The Disowned Self
- Paperback edition cover
- Author: Nathaniel Branden
- Language: English
- Subject: Psychology, Self-Esteem, Self-Alienation, Psychotherapy
- Genre: Non-fiction
- Publisher: Bantam Books
- Publication date: 1972
- Publication place: United States
- Media type: Book
- Pages: 256 (first edition)
- ISBN: 0-8402-1212-7 (first edition)

= The Disowned Self =

1971 non-fiction book by Nathaniel Branden

The Disowned Self is a book written by Nathaniel Branden in 1971 and published in 1972. It was Branden's third book in the area of psychology (preceded by The Psychology of Self-Esteem and Breaking Free).

==Synopsis==
The Disowned Self explores, "...the problem of self-alienation - a condition in which the individual is out of contact with his own needs, feelings, emotions, frustrations and longings, so that he is largely oblivious to his actual self and his life is the reflection of an unreal self, of a role he has adopted. The problem of obliviousness to self, the causes and consequences of such obliviousness, and its treatment psychotherapeutically - is the theme of this book."

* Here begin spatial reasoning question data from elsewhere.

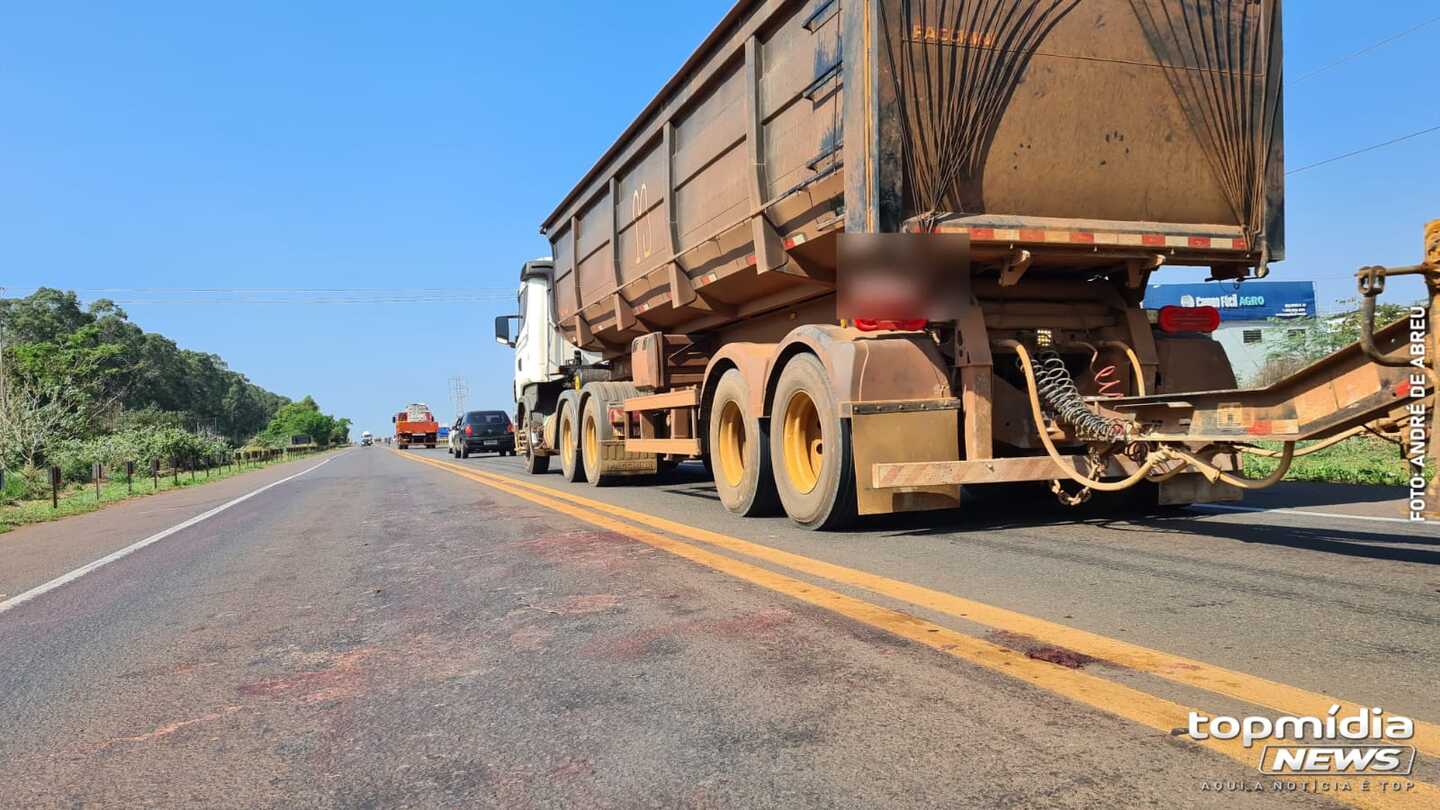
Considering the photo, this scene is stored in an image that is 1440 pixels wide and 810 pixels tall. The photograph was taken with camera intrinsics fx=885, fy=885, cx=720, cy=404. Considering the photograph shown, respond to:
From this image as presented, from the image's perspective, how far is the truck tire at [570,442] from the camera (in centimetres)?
1270

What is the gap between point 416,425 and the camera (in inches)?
2151

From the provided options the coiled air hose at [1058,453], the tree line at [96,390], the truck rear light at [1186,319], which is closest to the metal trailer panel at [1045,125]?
the truck rear light at [1186,319]

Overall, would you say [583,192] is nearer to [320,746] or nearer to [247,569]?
[247,569]

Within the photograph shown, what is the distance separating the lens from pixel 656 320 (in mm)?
10336

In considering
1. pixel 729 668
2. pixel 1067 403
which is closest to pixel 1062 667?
pixel 729 668

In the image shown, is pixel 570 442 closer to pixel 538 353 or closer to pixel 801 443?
pixel 538 353

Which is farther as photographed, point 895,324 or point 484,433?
point 484,433

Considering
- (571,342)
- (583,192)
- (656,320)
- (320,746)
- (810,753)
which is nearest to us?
(810,753)

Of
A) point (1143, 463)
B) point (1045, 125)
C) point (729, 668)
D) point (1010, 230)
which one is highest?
point (1045, 125)

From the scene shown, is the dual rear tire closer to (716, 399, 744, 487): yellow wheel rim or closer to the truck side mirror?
(716, 399, 744, 487): yellow wheel rim

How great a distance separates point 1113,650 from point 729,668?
4.34 feet

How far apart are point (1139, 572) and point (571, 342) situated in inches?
416

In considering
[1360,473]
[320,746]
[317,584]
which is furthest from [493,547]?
[1360,473]

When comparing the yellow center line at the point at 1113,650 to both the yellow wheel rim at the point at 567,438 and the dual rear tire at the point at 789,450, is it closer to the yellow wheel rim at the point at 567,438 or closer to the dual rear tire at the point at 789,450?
the dual rear tire at the point at 789,450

Branden describes the process whereby individuals become disconnected from their inner experience. The book reintroduces, in an abbreviated form, Branden's previously published theory of psychology and the central role played by self-esteem. It goes on to provide a philosophical foundation for the psychological theory of the disowned self. The book gives detailed descriptions of patients experiencing the problem, the history of their problems, and the treatments used by Branden. One method emphasized by Branden is the use of "sentence stems", a therapeutic technique he adopted years earlier.

In the Appendix of later editions, the book contains a reprint of an interview with Branden originally published in Reason magazine where he discusses his work and this book in particular. There is also a reprint of a chapter on emotions taken from The Psychology of Self-Esteem.

==History==
In 1970, Branden enrolled in a doctoral program at the California Graduate Institute. The Disowned Self was originally prepared as material for his dissertation, which he submitted in 1971. In an unusual sequence, the first edition of the book was released by Nash Publications in January 1972, before Branden's degree was awarded in July 1973. A second edition was issued in paperback by Bantam Books in June 1973, followed by more or less annual reissues through 1984.